[[ Extracted material, beginning ]]

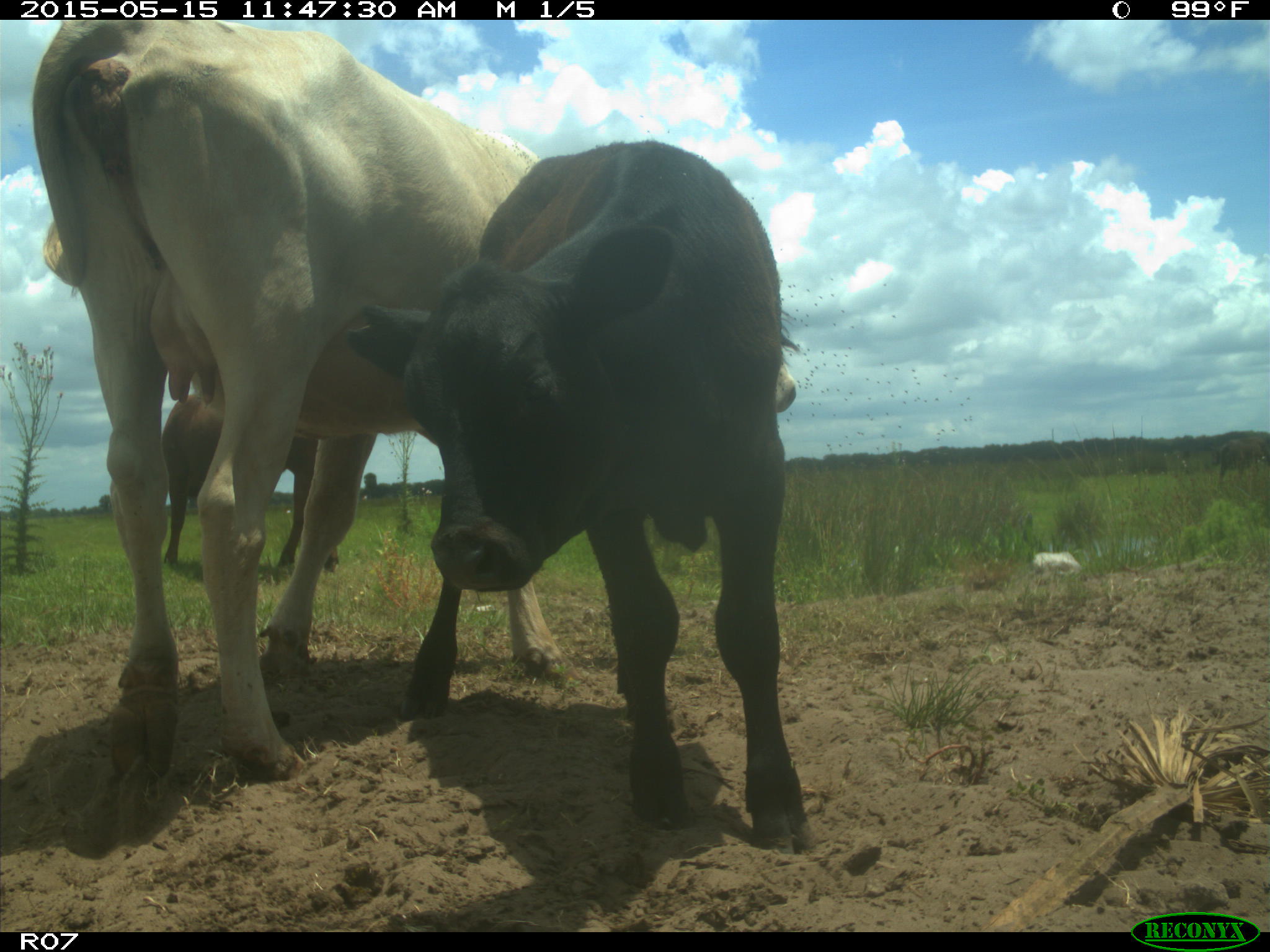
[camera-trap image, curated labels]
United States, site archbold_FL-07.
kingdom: Animalia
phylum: Chordata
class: Mammalia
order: Artiodactyla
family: Bovidae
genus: Bos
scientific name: Bos taurus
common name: domestic cow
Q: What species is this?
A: Bos taurus (domestic cow).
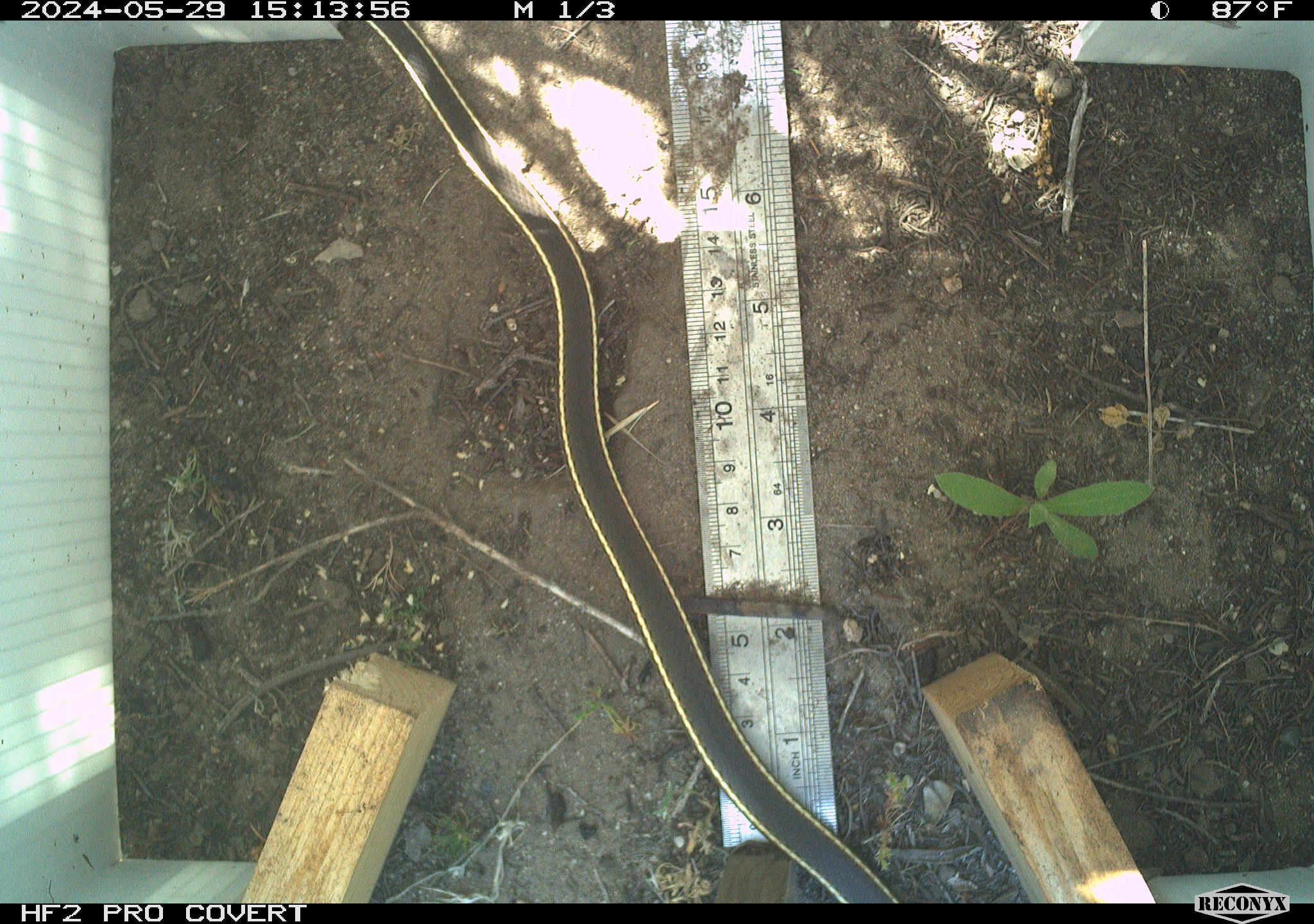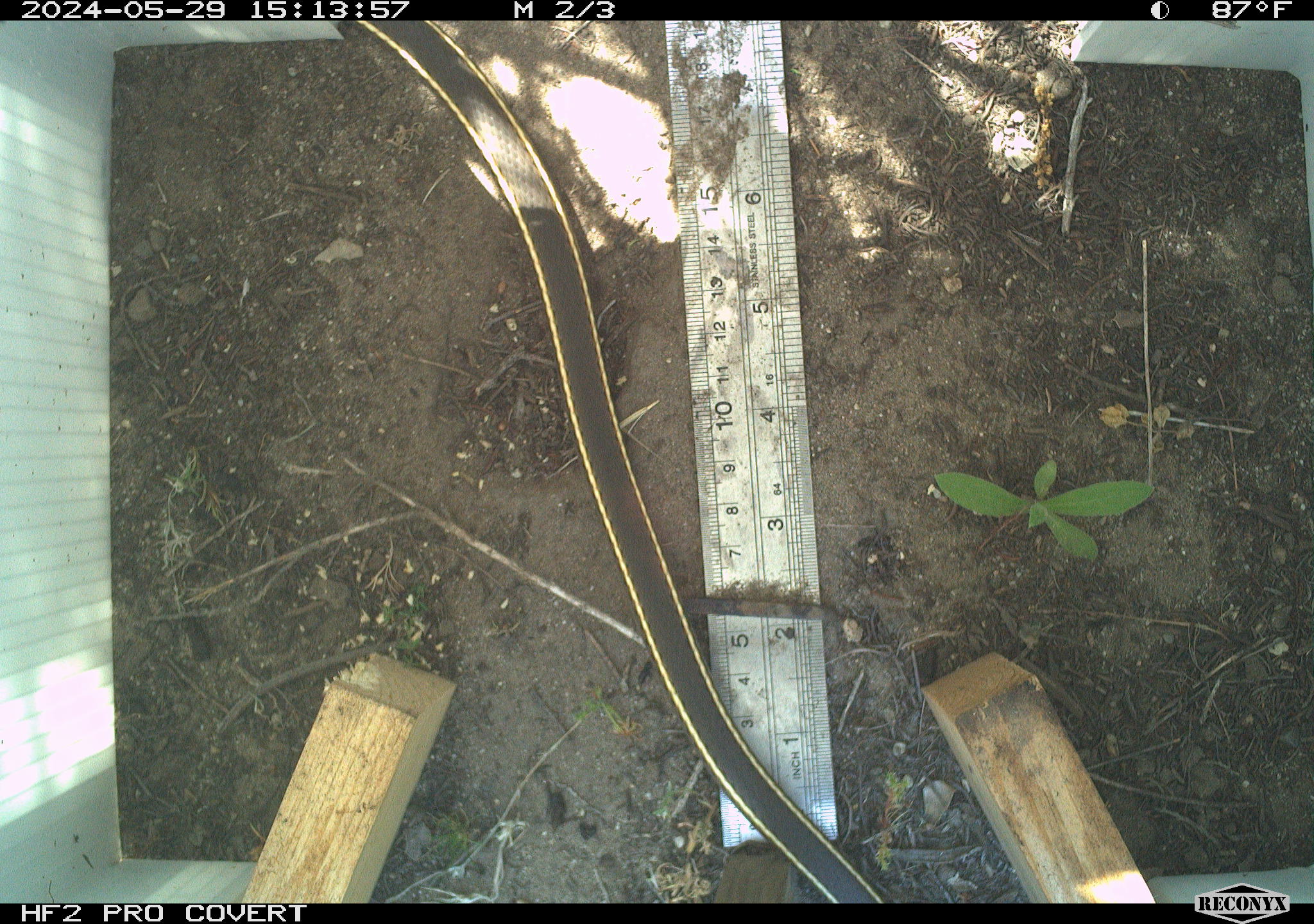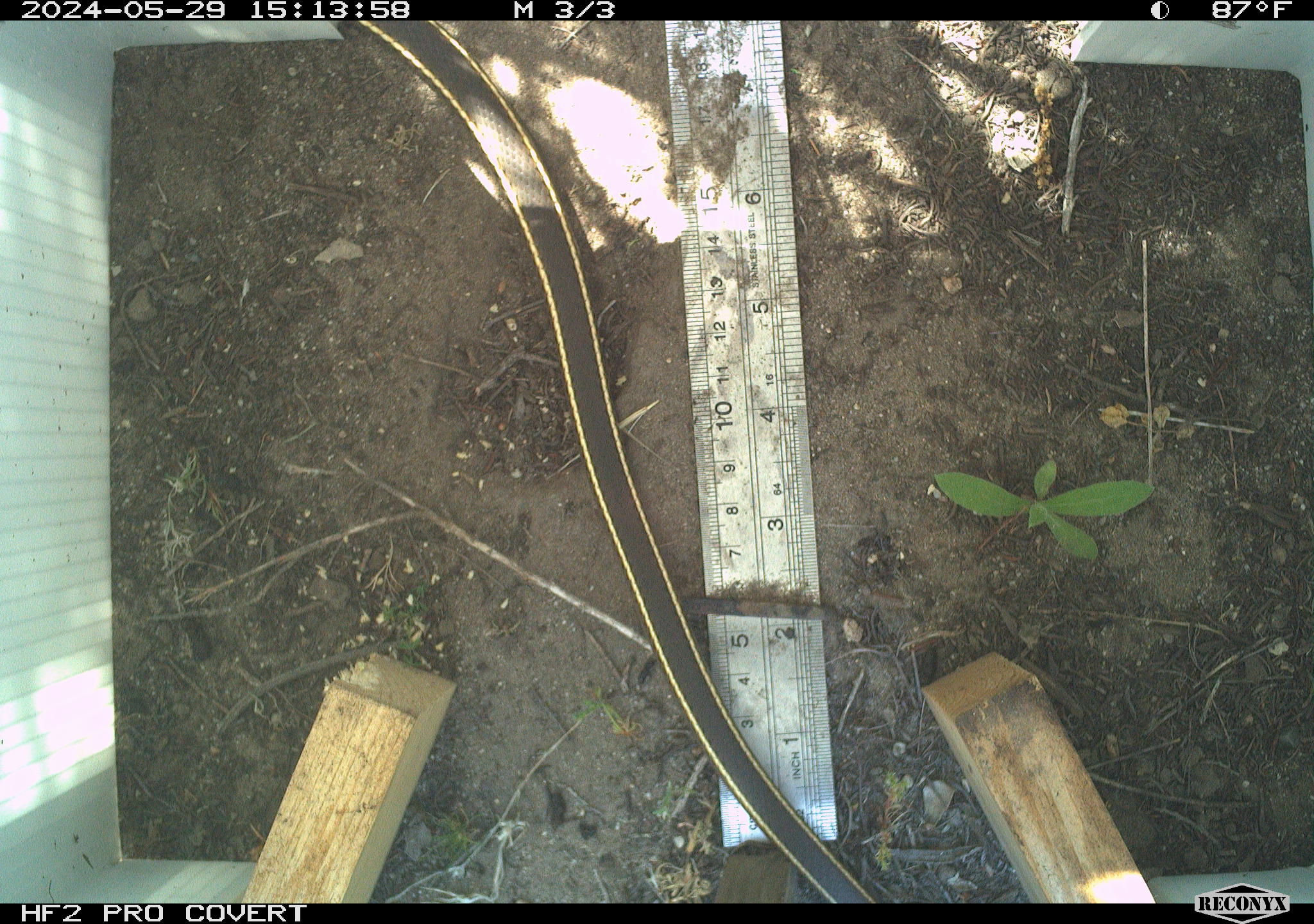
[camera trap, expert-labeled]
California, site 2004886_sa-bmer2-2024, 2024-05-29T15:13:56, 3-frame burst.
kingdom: Animalia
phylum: Chordata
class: Reptilia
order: Squamata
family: Colubridae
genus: Masticophis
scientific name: Masticophis lateralis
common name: striped racer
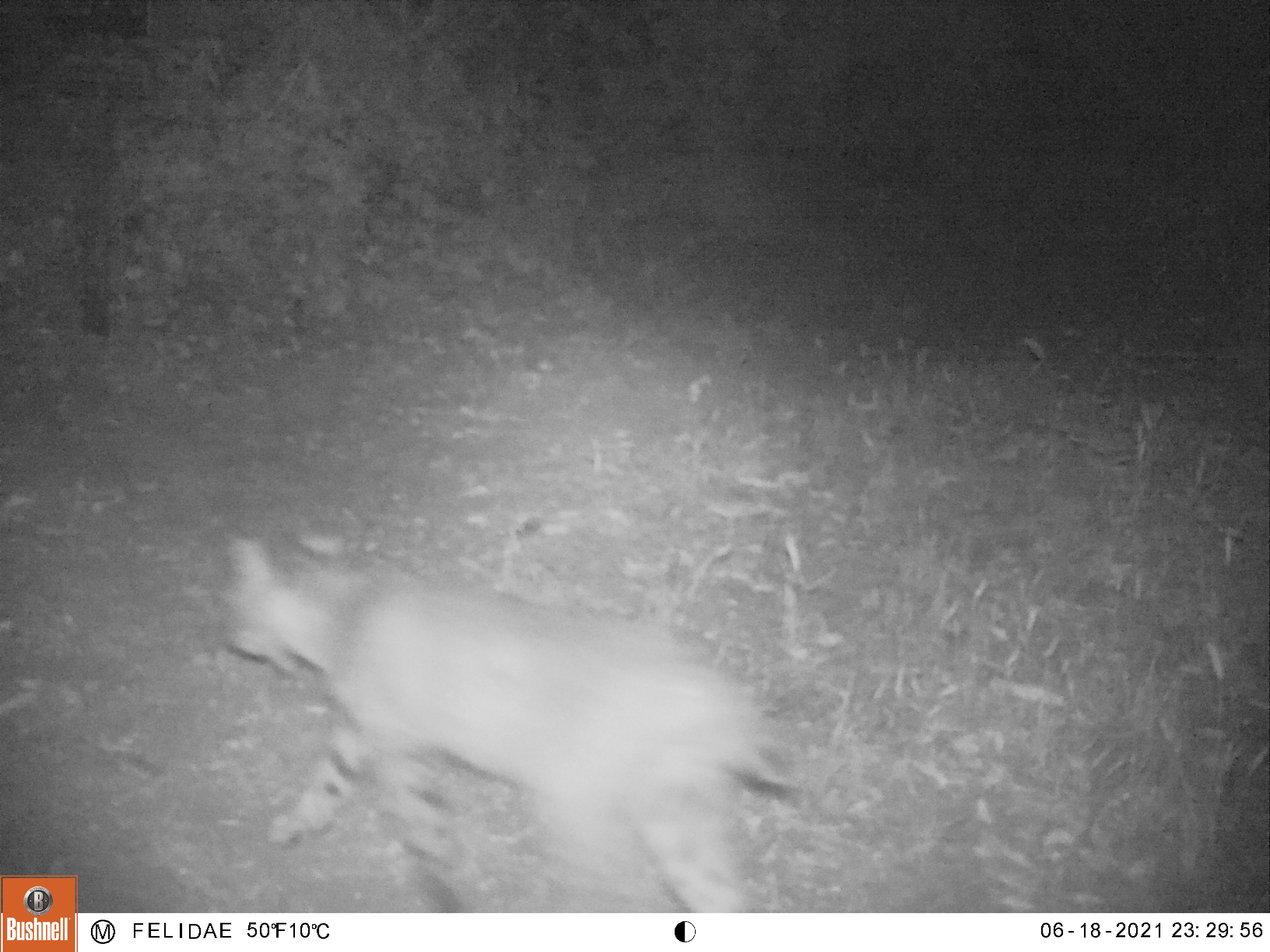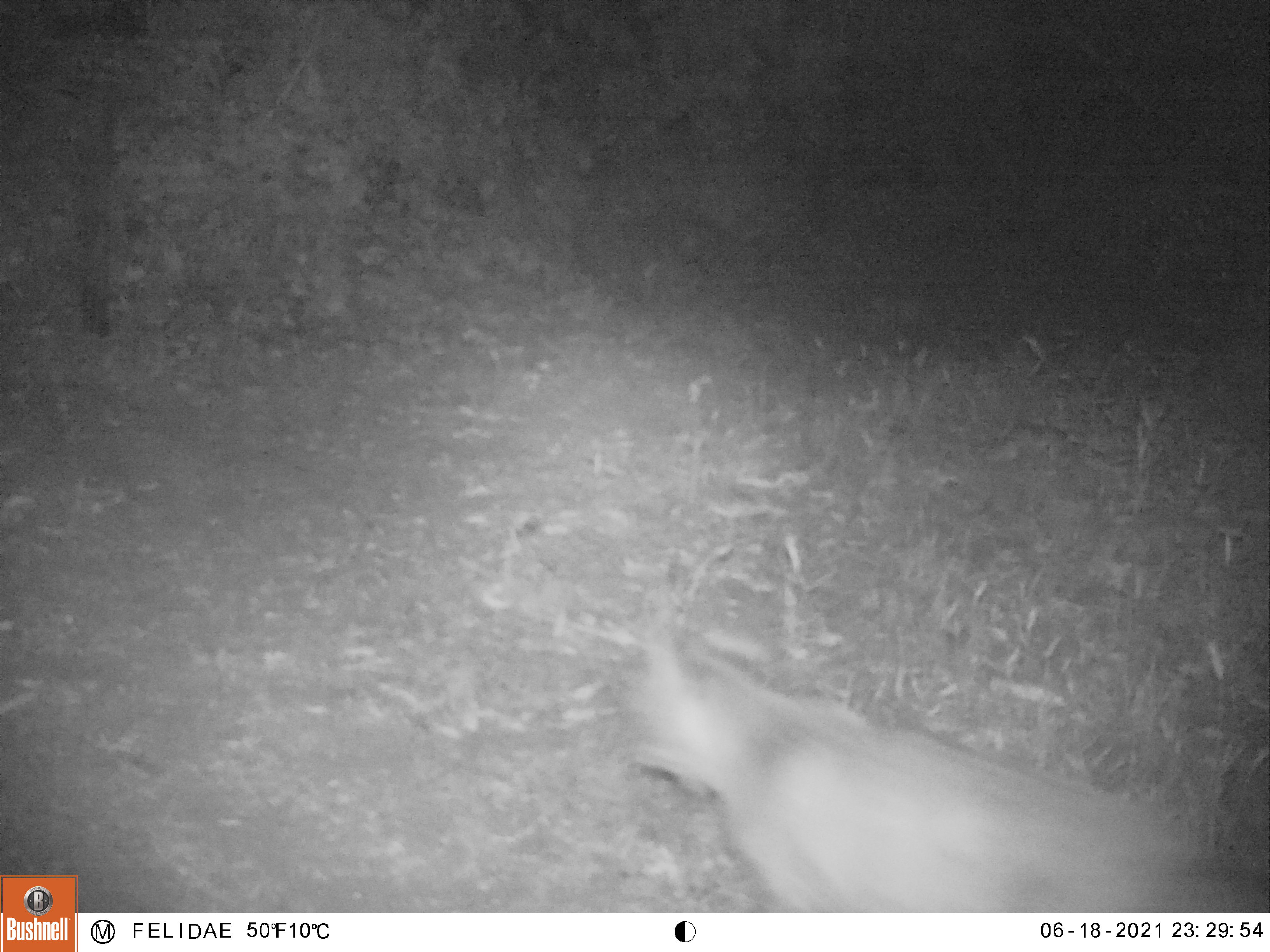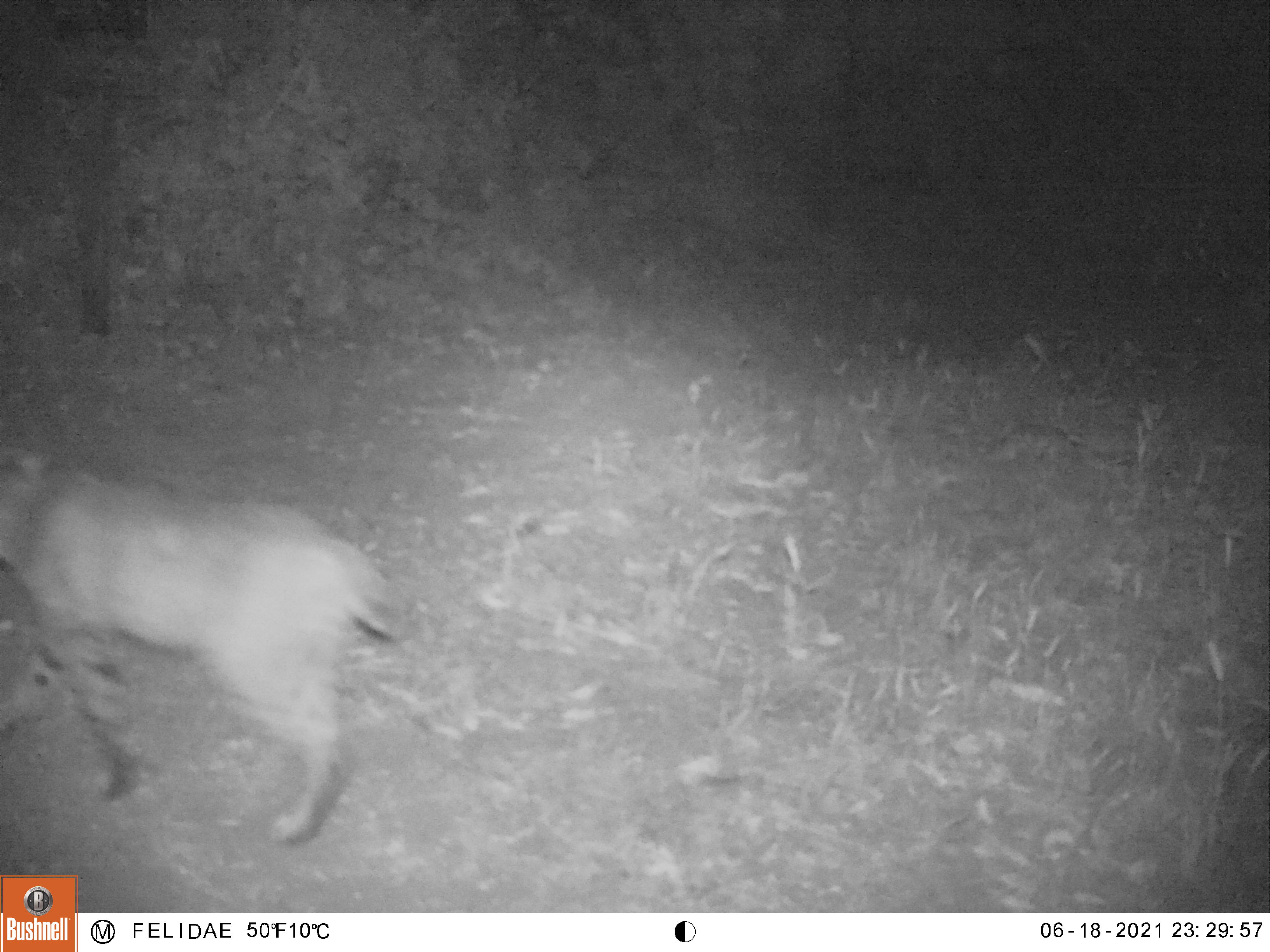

[[ Extracted material, end ]]

Required action:
Write out the lines beginning at the line with "Q: What species is this?" and ending at the last line of the entries. Include no pictures.

Reply to the exercise:
Q: What species is this?
A: Bos taurus (domestic cow).
[camera trap, expert-labeled]
California, site 2004886_sa-bmer2-2024, 2024-05-29T15:13:56, 3-frame burst.
kingdom: Animalia
phylum: Chordata
class: Reptilia
order: Squamata
family: Colubridae
genus: Masticophis
scientific name: Masticophis lateralis
common name: striped racer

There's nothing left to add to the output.